The fly height is controlled by the suspension attached to the slider containing the magnetic recording head and the airbearing of the slider. This aerodynamic system controls the variation in fly height as the slider is positioned over the surface of the media. Traversing the head between the inner and outer radius of the disk causes a two-to-one change in velocity. Prior to current technology in airbearing designs, this change in velocity would have created a two-to-one change in nominal fly height. However, with current day airbearing designs, this variation can be reduced to a fraction of the nominal value and fly heights – the distance between the read/write elements and the magnetic surface – are typically of the order of a few millionths of an inch and as low as 1.2 micro-inches. There are several conditions – for example, altitude, temperature, and contamination – that can create disturbances between the airbearing and the disk surface and potentially change the fly height.


Thermal monitoring is a more recently introduced aspect of SMART, designed to alert the host to potential damage from the drive operating at too high a temperature. In a hard drive, both electronic and mechanical components – such as actuator bearings, spindle motor and voice coil motor – can be affected by excessive temperatures. Possible causes include a clogged cooling fan, a failed room air conditioner or a cooling system that is simply overextended by too many drives or other components. Many SMART implementations use a thermal sensor to detect the environmental conditions that affect drive reliability – including ambient temperature, rate of cooling airflow, voltage and vibration – and issue a user warning when the temperature exceeds a pre-defined threshold – typically in the range 60-65°C).

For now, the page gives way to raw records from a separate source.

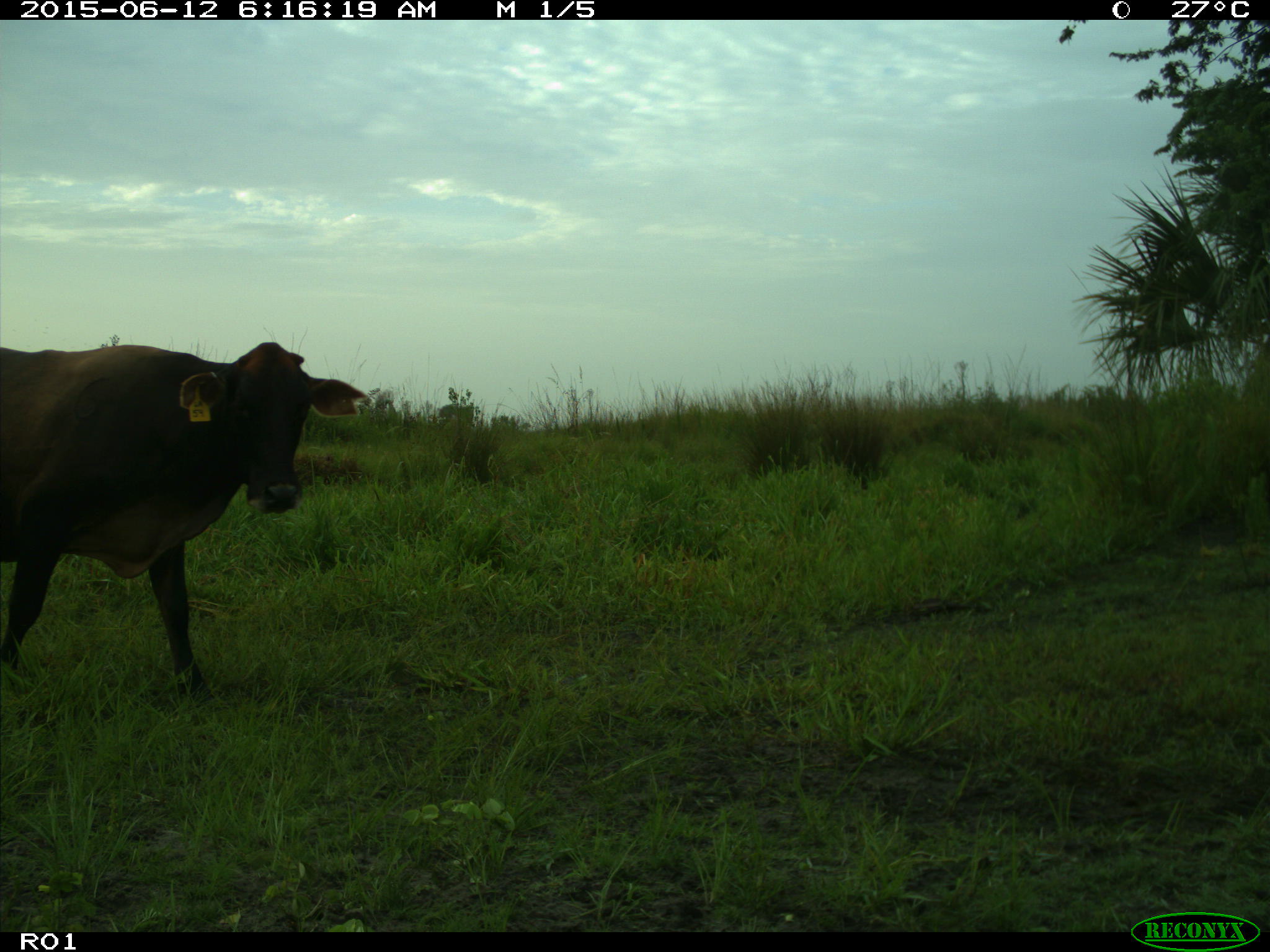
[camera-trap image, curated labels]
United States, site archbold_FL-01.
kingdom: Animalia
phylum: Chordata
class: Mammalia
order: Artiodactyla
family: Bovidae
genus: Bos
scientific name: Bos taurus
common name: domestic cow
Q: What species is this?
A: Bos taurus (domestic cow).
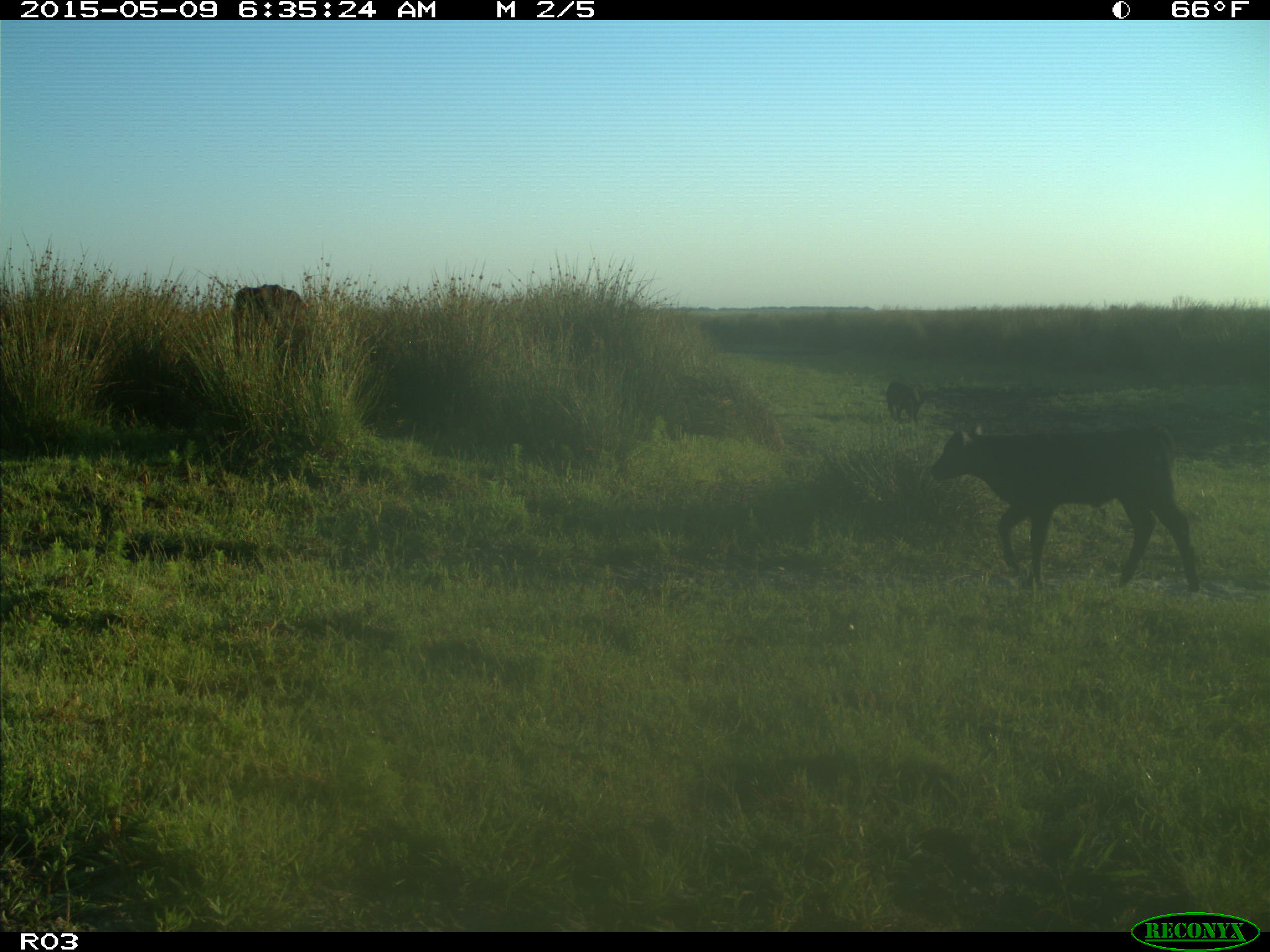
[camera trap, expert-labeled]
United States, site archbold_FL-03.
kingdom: Animalia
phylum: Chordata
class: Mammalia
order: Artiodactyla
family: Bovidae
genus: Bos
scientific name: Bos taurus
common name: domestic cow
Bos taurus (domestic cow).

The table below identifies a number of other failure conditions, their typical symptoms and causes and the various factors whose monitoring can enable impending failure to be predicted:

Type of Failure Symptom/Cause Predictor
Excessive bad sectors Growing defect list, media defects, handling damage Number of defects, growth rate
Excessive run-out Noisy bearings, motor, handling damage Run-out, bias force diagnostics
Excessive soft errors Crack/broken head, contamination High retries, ECC involves
Motor failure, bearings Drive not ready, no platter spin, handling damage Spin-up retries, spin-up time
Drive not responding, no connect Bad electronics module None, typically catastrophic
Bad servo positioning High servo errors, handling damage Seek errors, calibration retries
Head failure, resonance High soft errors, servo retries, handling damage Read error rate, servo error rate

In its brief history, SMART technology has progressed through three distinct iterations. In its original incarnation SMART provided failure prediction by monitoring certain online hard drive activities. A subsequent version improved failure prediction by adding an automatic off-line read scan to monitor additional operations. The latest SMART technology not only monitors hard drive activities but adds failure prevention by attempting to detect and repair sector errors. Also, whilst earlier versions of the technology only monitored hard drive activity for data that was retrieved by the operating system, this latest SMART tests all data and all sectors of a drive by using off-line data collection to confirm the drive’s health during periods of inactivity.


Up until the late 1990s, the implementation of RAID had been almost exclusively in the server domain. By then, however, processor speeds had reached the point where the hard disk was often the bottleneck that prevented a system running at its full potential. Aided and abetted by the availability of motherboards that included a RAID controller – by 2000 the deployment of RAID’s striping technique had emerged as a viable solution to this problem on high-end desktop systems.